WHAT THE TASK ASKS
Put each line of the rows below into a JSON list of strings, with one string per line and any blank lines left out.

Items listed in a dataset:
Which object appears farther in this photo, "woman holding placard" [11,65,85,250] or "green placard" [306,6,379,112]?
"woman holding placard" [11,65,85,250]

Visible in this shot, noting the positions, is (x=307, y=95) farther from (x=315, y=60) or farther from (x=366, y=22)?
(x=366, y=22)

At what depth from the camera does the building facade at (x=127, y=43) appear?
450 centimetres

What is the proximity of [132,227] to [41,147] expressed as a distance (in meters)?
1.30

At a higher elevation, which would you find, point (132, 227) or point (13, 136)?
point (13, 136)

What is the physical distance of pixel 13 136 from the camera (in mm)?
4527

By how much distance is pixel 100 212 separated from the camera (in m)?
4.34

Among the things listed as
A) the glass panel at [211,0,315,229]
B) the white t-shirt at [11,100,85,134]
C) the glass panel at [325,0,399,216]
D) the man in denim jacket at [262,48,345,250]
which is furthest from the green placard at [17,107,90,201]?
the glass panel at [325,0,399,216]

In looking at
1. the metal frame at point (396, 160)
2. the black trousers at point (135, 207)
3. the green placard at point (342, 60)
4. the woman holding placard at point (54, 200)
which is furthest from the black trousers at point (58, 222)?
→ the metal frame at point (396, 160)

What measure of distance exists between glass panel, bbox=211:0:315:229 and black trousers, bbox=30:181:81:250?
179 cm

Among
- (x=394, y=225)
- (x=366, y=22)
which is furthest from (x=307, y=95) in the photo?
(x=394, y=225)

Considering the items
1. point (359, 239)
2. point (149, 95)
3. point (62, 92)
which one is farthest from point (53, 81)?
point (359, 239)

TASK ANSWER
[
  "Which object appears farther in this photo, \"woman holding placard\" [11,65,85,250] or \"green placard\" [306,6,379,112]?",
  "\"woman holding placard\" [11,65,85,250]",
  "Visible in this shot, noting the positions, is (x=307, y=95) farther from (x=315, y=60) or farther from (x=366, y=22)?",
  "(x=366, y=22)",
  "At what depth from the camera does the building facade at (x=127, y=43) appear?",
  "450 centimetres",
  "What is the proximity of [132,227] to [41,147] expressed as a distance (in meters)?",
  "1.30",
  "At a higher elevation, which would you find, point (132, 227) or point (13, 136)?",
  "point (13, 136)",
  "What is the physical distance of pixel 13 136 from the camera (in mm)?",
  "4527",
  "By how much distance is pixel 100 212 separated from the camera (in m)?",
  "4.34",
  "Among the things listed as",
  "A) the glass panel at [211,0,315,229]",
  "B) the white t-shirt at [11,100,85,134]",
  "C) the glass panel at [325,0,399,216]",
  "D) the man in denim jacket at [262,48,345,250]",
  "which is furthest from the green placard at [17,107,90,201]?",
  "the glass panel at [325,0,399,216]",
  "In looking at",
  "1. the metal frame at point (396, 160)",
  "2. the black trousers at point (135, 207)",
  "3. the green placard at point (342, 60)",
  "4. the woman holding placard at point (54, 200)",
  "which is furthest from the black trousers at point (58, 222)?",
  "→ the metal frame at point (396, 160)",
  "What measure of distance exists between glass panel, bbox=211:0:315:229 and black trousers, bbox=30:181:81:250?",
  "179 cm",
  "Among",
  "- (x=394, y=225)",
  "- (x=366, y=22)",
  "which is furthest from (x=307, y=95) in the photo?",
  "(x=394, y=225)",
  "Considering the items",
  "1. point (359, 239)",
  "2. point (149, 95)",
  "3. point (62, 92)",
  "which one is farthest from point (53, 81)?",
  "point (359, 239)"
]